** start of Provided records **

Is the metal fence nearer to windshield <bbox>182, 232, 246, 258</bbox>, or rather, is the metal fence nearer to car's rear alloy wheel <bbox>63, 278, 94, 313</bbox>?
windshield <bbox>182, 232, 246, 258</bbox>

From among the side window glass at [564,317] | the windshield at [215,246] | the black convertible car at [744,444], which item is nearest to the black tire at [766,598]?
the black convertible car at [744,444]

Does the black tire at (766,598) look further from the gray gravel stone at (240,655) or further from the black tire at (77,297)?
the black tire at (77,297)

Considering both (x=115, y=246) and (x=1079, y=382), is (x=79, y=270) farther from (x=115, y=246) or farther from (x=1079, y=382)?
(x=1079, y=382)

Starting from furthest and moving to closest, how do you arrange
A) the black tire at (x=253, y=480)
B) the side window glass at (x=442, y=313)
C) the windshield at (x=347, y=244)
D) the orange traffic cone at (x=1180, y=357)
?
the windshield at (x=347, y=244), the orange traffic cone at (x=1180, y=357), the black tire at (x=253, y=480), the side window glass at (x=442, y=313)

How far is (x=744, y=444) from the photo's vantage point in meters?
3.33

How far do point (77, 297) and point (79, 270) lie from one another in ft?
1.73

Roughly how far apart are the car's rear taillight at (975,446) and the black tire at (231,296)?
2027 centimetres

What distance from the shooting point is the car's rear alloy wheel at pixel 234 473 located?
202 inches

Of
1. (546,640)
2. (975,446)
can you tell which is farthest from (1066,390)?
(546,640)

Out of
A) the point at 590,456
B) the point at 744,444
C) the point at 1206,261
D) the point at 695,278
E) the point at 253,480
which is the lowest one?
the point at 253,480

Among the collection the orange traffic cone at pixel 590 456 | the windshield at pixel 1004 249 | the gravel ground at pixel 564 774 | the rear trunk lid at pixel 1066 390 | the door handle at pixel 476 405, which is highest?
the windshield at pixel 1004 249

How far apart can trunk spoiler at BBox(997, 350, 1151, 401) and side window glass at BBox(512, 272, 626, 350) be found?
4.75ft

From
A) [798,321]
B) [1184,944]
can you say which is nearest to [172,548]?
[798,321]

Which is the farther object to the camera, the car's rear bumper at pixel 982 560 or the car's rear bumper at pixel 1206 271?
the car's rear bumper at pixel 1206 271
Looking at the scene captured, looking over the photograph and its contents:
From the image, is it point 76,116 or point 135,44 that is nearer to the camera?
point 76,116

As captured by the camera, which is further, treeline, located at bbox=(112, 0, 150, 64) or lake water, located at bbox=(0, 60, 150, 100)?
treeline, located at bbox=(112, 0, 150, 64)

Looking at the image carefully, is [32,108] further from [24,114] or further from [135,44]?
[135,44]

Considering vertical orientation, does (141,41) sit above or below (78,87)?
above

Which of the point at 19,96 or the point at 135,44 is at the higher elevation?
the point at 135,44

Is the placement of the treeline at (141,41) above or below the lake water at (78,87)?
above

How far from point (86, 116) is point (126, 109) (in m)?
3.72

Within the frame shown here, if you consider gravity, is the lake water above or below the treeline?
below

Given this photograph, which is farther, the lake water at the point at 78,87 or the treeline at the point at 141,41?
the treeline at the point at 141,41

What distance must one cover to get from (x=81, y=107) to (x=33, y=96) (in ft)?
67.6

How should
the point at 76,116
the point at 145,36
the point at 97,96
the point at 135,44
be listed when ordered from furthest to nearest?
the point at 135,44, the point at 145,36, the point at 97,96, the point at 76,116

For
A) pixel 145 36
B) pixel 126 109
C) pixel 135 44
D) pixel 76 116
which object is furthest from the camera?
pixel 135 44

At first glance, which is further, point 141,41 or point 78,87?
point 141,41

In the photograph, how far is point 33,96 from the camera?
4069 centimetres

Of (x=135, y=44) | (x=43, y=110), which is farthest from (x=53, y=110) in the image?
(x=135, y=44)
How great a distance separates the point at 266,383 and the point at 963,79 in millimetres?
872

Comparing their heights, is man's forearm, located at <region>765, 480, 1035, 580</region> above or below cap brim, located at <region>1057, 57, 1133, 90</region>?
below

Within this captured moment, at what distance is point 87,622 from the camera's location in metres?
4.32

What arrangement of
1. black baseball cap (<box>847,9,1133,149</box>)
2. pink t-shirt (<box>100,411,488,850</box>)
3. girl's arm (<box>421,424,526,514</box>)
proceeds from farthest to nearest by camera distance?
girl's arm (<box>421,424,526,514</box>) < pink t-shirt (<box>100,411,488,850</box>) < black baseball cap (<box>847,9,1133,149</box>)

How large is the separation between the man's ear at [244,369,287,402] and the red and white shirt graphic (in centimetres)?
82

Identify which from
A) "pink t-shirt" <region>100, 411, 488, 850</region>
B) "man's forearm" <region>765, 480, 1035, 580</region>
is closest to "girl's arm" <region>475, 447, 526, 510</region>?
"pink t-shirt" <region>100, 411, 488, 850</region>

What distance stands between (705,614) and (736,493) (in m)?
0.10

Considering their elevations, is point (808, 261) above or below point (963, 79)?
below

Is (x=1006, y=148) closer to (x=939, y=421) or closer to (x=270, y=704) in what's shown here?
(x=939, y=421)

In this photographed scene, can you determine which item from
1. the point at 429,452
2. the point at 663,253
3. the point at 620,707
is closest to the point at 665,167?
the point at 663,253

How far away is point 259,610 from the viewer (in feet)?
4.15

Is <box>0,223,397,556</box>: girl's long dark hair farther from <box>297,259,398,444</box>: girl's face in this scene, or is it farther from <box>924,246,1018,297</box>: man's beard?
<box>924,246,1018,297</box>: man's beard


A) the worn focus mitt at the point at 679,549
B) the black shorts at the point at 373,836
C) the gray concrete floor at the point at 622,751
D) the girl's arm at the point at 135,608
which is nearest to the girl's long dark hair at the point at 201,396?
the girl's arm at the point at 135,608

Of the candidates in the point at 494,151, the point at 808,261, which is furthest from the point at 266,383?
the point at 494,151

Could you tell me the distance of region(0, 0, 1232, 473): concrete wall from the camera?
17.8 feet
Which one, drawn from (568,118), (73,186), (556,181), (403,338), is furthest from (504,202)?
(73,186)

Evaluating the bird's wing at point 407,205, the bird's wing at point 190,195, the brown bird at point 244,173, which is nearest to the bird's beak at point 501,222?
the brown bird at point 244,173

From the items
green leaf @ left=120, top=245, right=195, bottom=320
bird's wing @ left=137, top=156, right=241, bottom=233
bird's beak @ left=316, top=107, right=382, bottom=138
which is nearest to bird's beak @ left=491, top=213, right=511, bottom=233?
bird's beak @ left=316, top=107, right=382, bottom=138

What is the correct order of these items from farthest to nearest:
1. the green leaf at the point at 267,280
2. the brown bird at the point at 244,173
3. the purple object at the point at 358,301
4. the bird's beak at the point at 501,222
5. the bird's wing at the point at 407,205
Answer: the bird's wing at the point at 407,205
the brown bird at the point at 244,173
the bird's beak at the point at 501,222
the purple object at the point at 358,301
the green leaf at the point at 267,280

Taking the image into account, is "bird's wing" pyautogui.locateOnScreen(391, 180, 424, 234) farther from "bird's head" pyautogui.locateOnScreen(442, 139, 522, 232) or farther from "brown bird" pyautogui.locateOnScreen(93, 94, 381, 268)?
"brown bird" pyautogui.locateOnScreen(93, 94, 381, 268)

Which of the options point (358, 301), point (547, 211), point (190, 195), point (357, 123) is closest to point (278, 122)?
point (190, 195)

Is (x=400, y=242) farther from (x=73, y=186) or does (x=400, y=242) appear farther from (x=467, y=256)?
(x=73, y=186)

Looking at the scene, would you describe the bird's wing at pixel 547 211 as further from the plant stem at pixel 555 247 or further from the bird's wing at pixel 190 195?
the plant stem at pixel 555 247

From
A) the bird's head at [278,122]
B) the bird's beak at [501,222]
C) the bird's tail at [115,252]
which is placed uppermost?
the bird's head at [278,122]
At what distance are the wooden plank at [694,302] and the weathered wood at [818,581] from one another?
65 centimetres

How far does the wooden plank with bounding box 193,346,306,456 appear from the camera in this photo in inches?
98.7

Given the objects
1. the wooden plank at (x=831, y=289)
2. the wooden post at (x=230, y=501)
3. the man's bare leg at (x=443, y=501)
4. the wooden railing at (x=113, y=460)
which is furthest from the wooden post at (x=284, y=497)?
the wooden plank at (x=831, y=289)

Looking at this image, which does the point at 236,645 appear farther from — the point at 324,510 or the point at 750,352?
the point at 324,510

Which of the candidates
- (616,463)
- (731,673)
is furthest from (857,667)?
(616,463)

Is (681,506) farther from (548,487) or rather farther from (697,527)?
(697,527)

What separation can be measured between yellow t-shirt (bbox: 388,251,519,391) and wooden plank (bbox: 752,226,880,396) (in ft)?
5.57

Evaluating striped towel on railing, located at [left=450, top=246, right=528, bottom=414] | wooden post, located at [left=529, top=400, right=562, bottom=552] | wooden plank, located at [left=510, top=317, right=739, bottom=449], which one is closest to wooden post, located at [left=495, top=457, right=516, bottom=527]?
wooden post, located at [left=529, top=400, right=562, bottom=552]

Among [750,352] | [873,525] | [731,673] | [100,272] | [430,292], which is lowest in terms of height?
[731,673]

** end of Provided records **

* Aim of the task:
Leave out every line before the one containing "Looking at this"; set down that line and all remaining lines of the material exactly.

* Complete response:
Looking at this image, which does the point at 236,645 appear farther from — the point at 324,510 or the point at 750,352?
the point at 324,510

Which of the candidates
- (616,463)
- (731,673)
is furthest from (857,667)?
(616,463)

Is (681,506) farther from (548,487) or rather farther from (697,527)?
(697,527)

What separation can be measured between yellow t-shirt (bbox: 388,251,519,391) and wooden plank (bbox: 752,226,880,396) (in ft)?
5.57

Evaluating striped towel on railing, located at [left=450, top=246, right=528, bottom=414] | wooden post, located at [left=529, top=400, right=562, bottom=552] | wooden plank, located at [left=510, top=317, right=739, bottom=449], which one is closest to wooden post, located at [left=495, top=457, right=516, bottom=527]?
wooden post, located at [left=529, top=400, right=562, bottom=552]

Among [750,352] | [873,525] | [731,673] | [100,272] | [430,292], which is lowest in terms of height?
[731,673]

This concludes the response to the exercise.